I went to elementary school with a girl named Jamie Moran. I can’t remember what year it is or anyone’s birthday, but I remember her vividly, because she was absolutely convinced- and endeavored to convince me- that eggs were made of milk. This was not an attempt at irony, or some confusion with a Cadbury product, she believed, and may still, that eggs are made of milk.
For real.
Thinking back on it now, it doesn’t really come as a surprise to me. Americans have no idea where the food they eat comes from. I’m not talking about farm kids here; I’m talking about the majority of people in this country who live in the suburbs and are walking type-two-diabetes-time-bombs. This is not by accident, agribusiness has added this element of opacity to food production for a reason. I’m quite certain that they don’t believe people want their animals treated inhumanely, want their meat stuffed full of rBGH and antibiotics, want their food supply endangered by biologically modified plants or want every independent farmer in America driven off of their land. There is a chance that some of these things might bother people.

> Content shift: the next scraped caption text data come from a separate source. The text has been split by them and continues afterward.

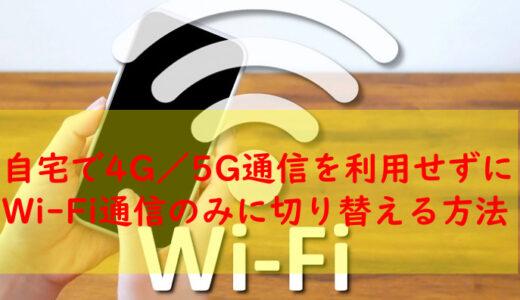 自宅で4G/5G通信を利用せずにWi-Fi通信のみに切り替える方法
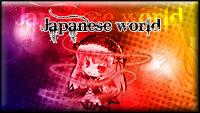 Foro gratis : Japanese world Boton-1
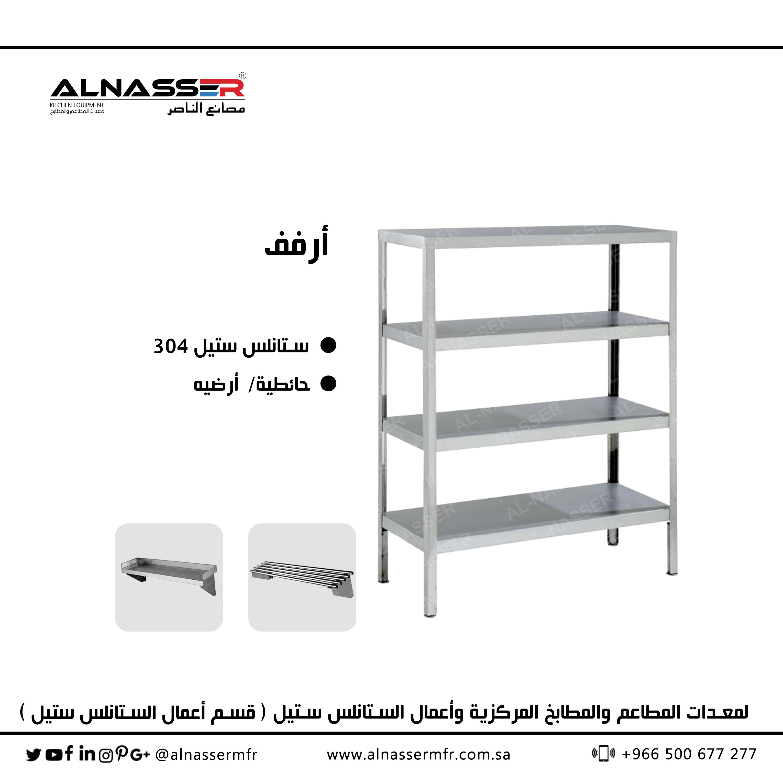 مصانع الناصر أرفف Home Decor Furniture Decor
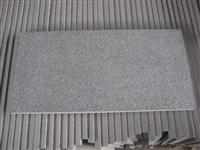 Gray Granite Tile-1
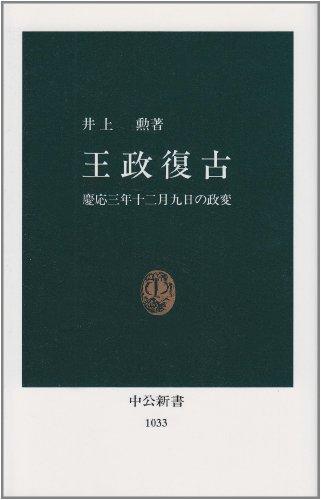 王政復古―慶応3年12月9日の政変 (中公新書)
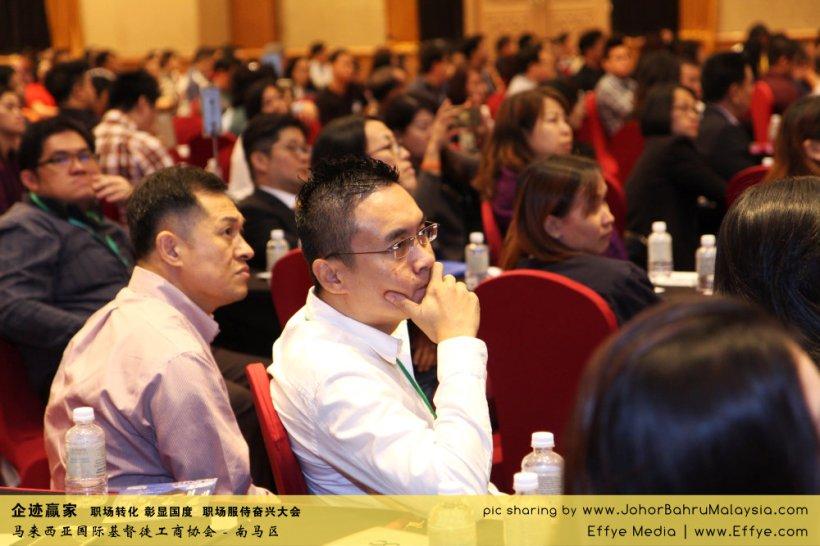 企迹赢家 职场转化 彰显国度 职场服侍奋兴大会 CBMC Malaysia Christian Business and Marketplace Cennection 马来西亚国际基督徒工商协会 Speaker at Johor Bahru Malaysia C06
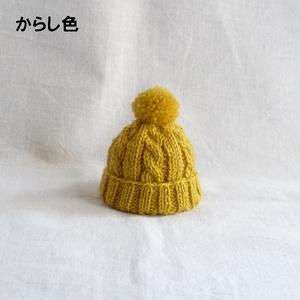 ニット帽【L】シンプルケーブル(折返し有)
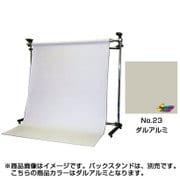 BPS-1805 [No.23 ダルアルミ 1.8×5.5m]
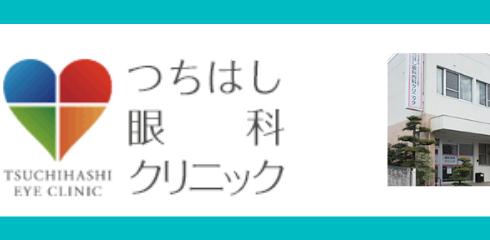 3473tsuchi-eye
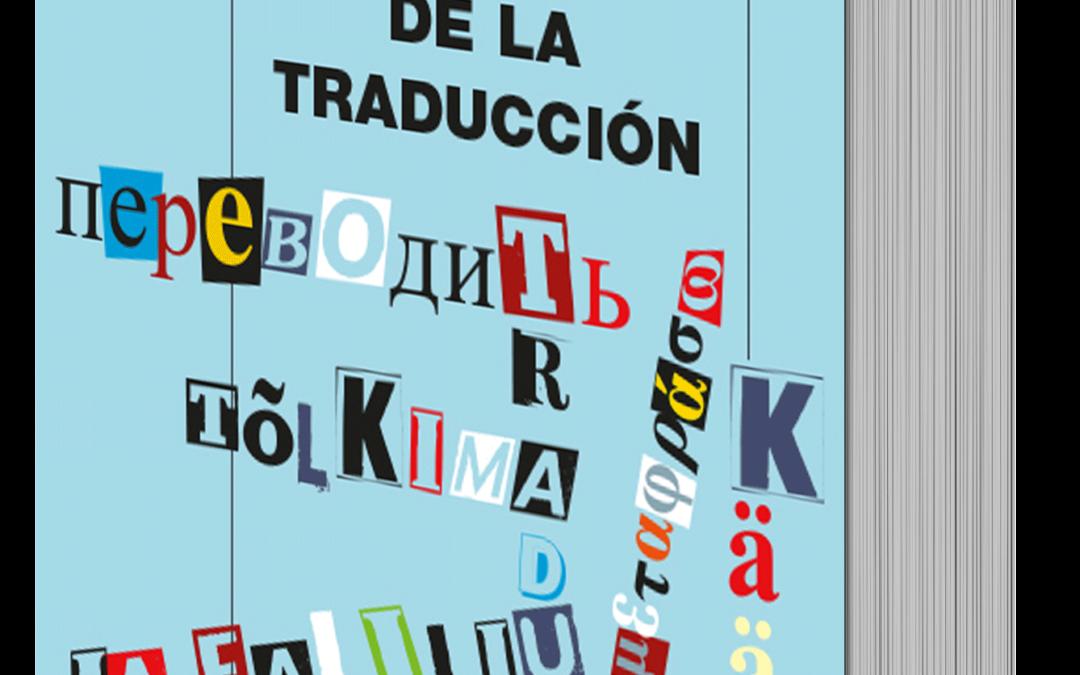 Entrevista a Mirko Lampis en Un idioma sin fronteras de Radio Exterior de España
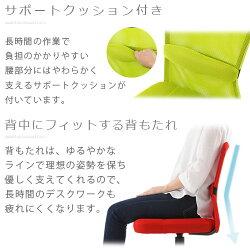 デスクチェア・コンパクト・PCチェアー・OAチェア・ワーキングチェア・回転チェア・キャスター付き椅子・高さ調整・おしゃれ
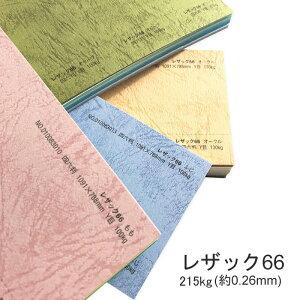 【特殊紙】レザック66 215kg(0.26mm) B4 50枚選べる50色(あ〜さ行)【ファンシーペーパー 印刷用紙 ペーパークラフト 表紙 型押し模様 エンボス】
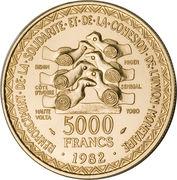 5000 Francs CFA (Monetary Union; Essai) – reverse
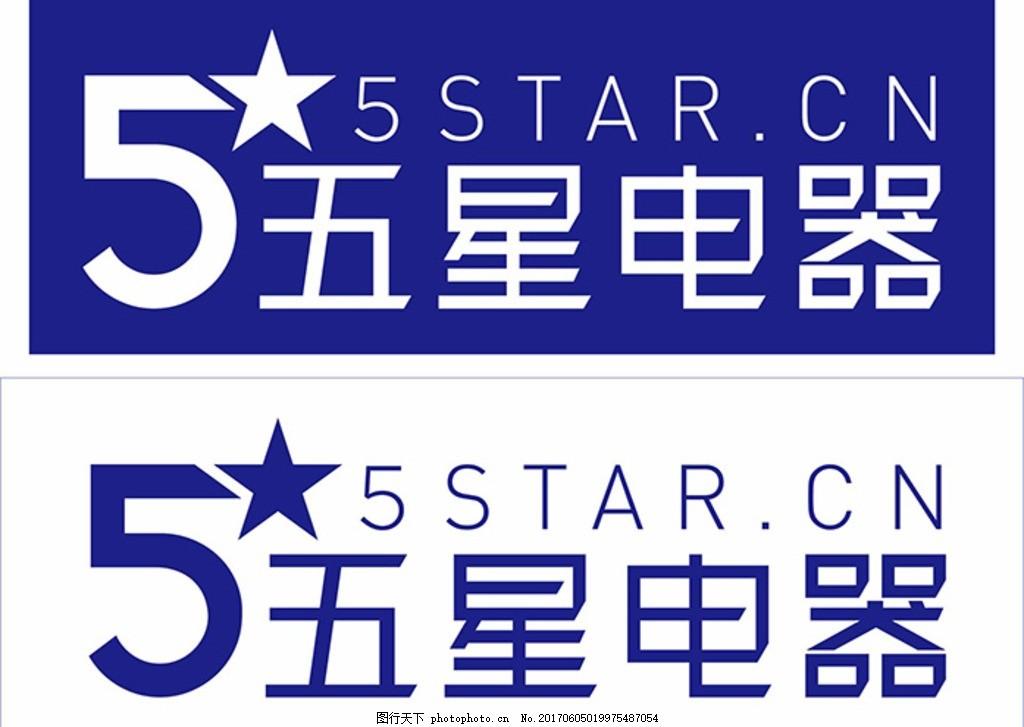 五星电器 五星电器logo 五星logo      南京五星电器 设计 标志图标
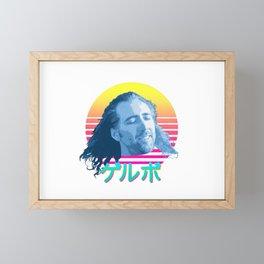 Nicolas Cage ゲルボ! Framed Mini Art Print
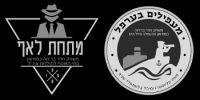logos idf museums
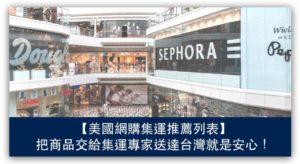 最強7家美國集運至台灣推薦列表_精選圖片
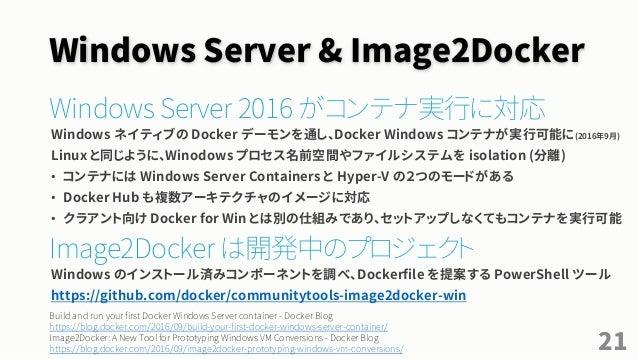 Windows Server & Image2Docker Windows Server 2016 がコンテナ実行に対応 Windows ネイティブの Docker デーモンを通し、Docker Windows コンテナが実行可能に(2016年...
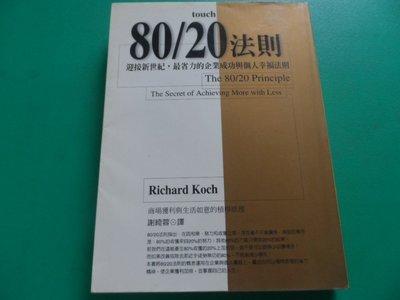 大熊舊書坊-已80/20法則,Secret of Achieving,理查.柯克,大塊,9789578468610-31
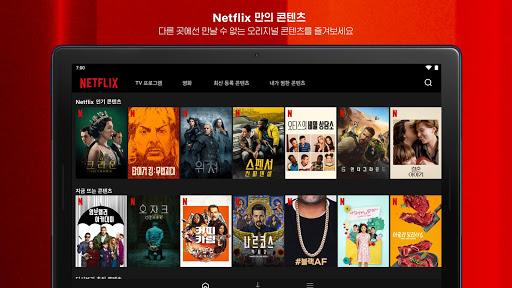 Netflix(넷플릭스) screenshot 10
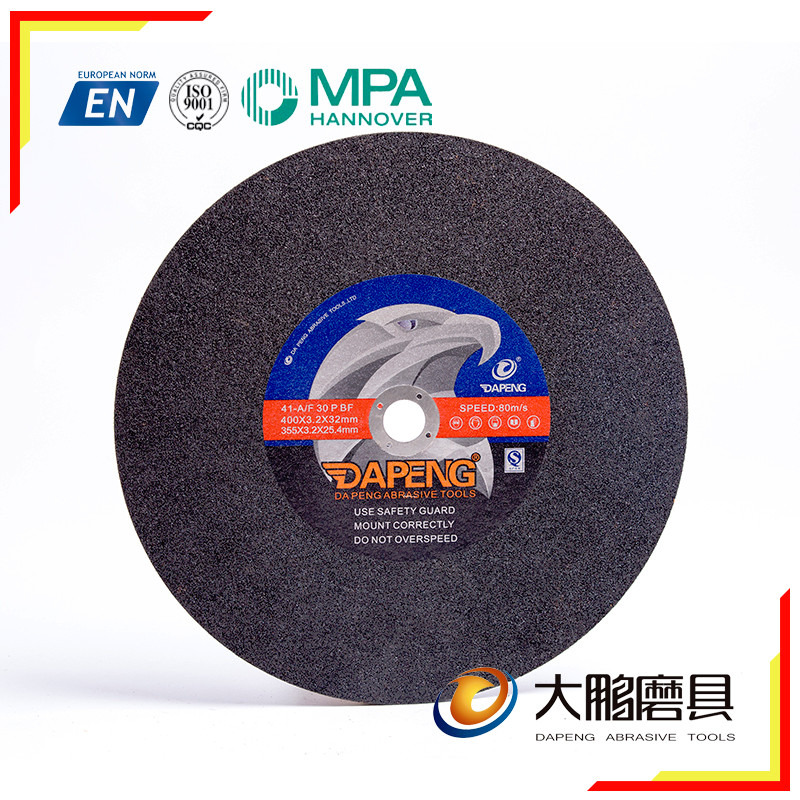 Abrasive Disc Type Stainless Steel Polishing Cutting Disc
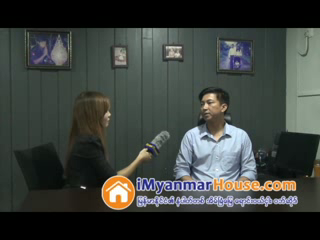 Real Home Construction Co.,Ltd မွ Managing Director ဦးခ်စ္ကိုကို ႏွင့္ အင္တာဗ်ဴး - Property Interview from iMyanmarHouse.com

I can’t help but wonder if this distance from something so elemental to us as humans hasn’t contributed to the distance that’s between us and one another. Stay with me here. I don’t think people respect cooking as a social institution anymore. I’m not talking about going out to dinner in a restaurant, that’s not- by definition- cooking. That’s not making something for the people in your life. I once said to a friend that I was only capable of two emotions: rage and cooking. Perhaps that’s slightly overstated, but in a sense, cooking is, or at least was, a mode of affection. I can understand why people may have lost interest in cooking. As our attention to celebrity chefs and food porn has grown, the ingredients this mania espouses have become more expensive and largely lowered in quality. Maybe you can find heirloom tomatoes on supermarket shelves, but if they’re hard as rocks and it’s February, who cares? Moreover, if all you do is watch or read about David Burke making foie-gras-beluga-truffle-platinum dumplings, you may rightly wonder why anyone would want to come to your house for spaghetti.
I’m sure this is the beginning of a lifelong rant, but I will leave it here for now. Food for thought.